• [Kısa görev]
Aşağıdaki “Günler” filmi üzerine yazıyı, son cümlesinden sonra gelecek biçimde sürdürün.

• [Alıntı metin]
==========
Bu benzerine az rastlanan dostluk ve mesleki iş birliğinin temelinde yatan, otuz yıl yıl önceki bir atari salonunda gerçekleşen rastlantısal tanışmanın bir benzerinin “Günler” filminin çekimlerinde bir süre öce yeniden yaşandığını ve Tsai’nin ilk kez kamera karşısına geçirdiği Anong Houngheuangsy ile, genç Laos’lu göçmen sokak yemekleri satarken tesadüfen tanıştığını da belirtelim.

Hemen belirtmem gerekir ki, filmle ilgili izlenimlerimi öykünün ayrıntılarına girmeden yazmam mümkün değil. Bundan sonrası için, “dikkat spoiler!” diyerek devam etmek zorundayım. Bilgilerinize.

Otuz yıl önce başlayan bu yolculuğun başında neredeyse yeniyetme gibi duran Xiao-Kang, “Günler”de, karşımıza elli yaşlarında, büyük bir evde tek başına yaşayan varlıklı bir adam olarak çıkar.

Günler”, geniş penceresinin önüne oturmuş Kang’ı dışarıda yağan yağmuru seyrederken gösteren, yağmurlu dış mekândan içeriye bakarak çekilmiş çok uzun bir sabit planla başlar. Neredeyse tamamı uzun sabit çekimlerden oluşan filmde kısa bir süre sonra Kang’ı yüzünde acı çektiğini belirten bir ifadeyle boynunu ovuştururken görürüz. Bu sekans karakterin “He Liu / Nehir”de anlatılmış olan hastalığının yirmi yıl sonra yeniden nüksetmiş olduğunu hatırlatırken, Tsai sinemasının sadık izleyicilerine, adını sadece final jeneriğinde göreceğimiz bu yaşlanmaya yüz tutmuş adamın 30 yıldır izini sürdüğümüz Xiao-Kang olduğunun bir kez daha altını çizer.

Tsai’nin kamerası ara ara, yine Bangkok’da, küçük, mobilyasız bir dairede yaşayan, pazarda çalışan çok daha genç bir adama, Nan’a odaklanır. Kentte aylak aylak dolanan, kimseyle konuşmayan bu yalnız ve arkadaşsız genç, bir bakıma Lee’nin Tsai’nin ilk filmlerinde canlandırdığı Kang’ı anımsatır.

Bu iki yalnız adam 127 dakikalık filmin ilk 1 saati boyunca aynı kentte, iki paralel evrende imiş gibi yaşarlar. Kang, akupunktur içeren karmaşık alternatif tıbbi tedavilerden medet umarken, Nan, mutfağındaki toprak mangalı yakar, kendine uzun uzun yemek hazırlar, duş yapar. Tabii ki her iki yaşam Tsai’nin ünlü uzun sabit çekimleriyle anlatılır.

Bu iki farklı dünya, beklenmedik bir şekilde, Kang’ın komple bir beden masajı için Nan’ı tuttuğu bir otel odasında çakışır.
==========
• [Veri dökümü]
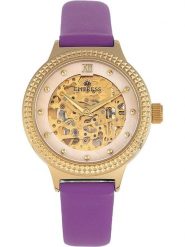 Empress Zegarek automatyczny "Alice" w kolorze złoto-fioletowo-beżowym rozmiar: onesize. Różowe, analogowe zegarki Empress, ze stali. Za 543.99 zł.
==========
• [Görev yanıtı]
Sadece bir slip giyen Nan, yüzükoyun yatmış çıplak Kang’ın sancılı vücudunun her santimetresini ovalarken bu ana kadar tamamen sabit kalmış olan kamera, belli belirsiz hareket etmeye başlar. Çamaşırını çıkarıp atan Nan rahatlatmayı sevişmeye dönüştürürken ve ikili sevişme sonrası duşa girerken, bu yavaş hareket devam ederek, yaşananları müthiş edepli bir şekilde aktarır. Bu iki yalnız insanın iletişim hasretini duygusal bir yakınlıkla giderdikleri bu yarım saatlik bölüm, Tsai sinemasında (eş)cinselliğin en serbest anlatıldığı, cinselliğin tüm filmografisinde en müşfik ve en sevecen yansıtıldığı sahnedir.

Sevişmenin coşkusunun ardından gelecek kaçınılmaz ayrılığın kederi başlar. Kang, parasını ödedikten sonra Nan’a minik bir müzik kutusu armağan eder. Yan yana oturarak, kutunun çaldığı, Charlie Chaplin’in “Limelight” filmini melodisini dinlerler. Tamamen diyalogsuz bir film yapan Tsai, böylece “Benim diyaloga ihtiyacım yok, anlatacağımı konuşmaya gerek duymadan da aktarırım” diyen ustaların ustasına saygılı bir selam çakar.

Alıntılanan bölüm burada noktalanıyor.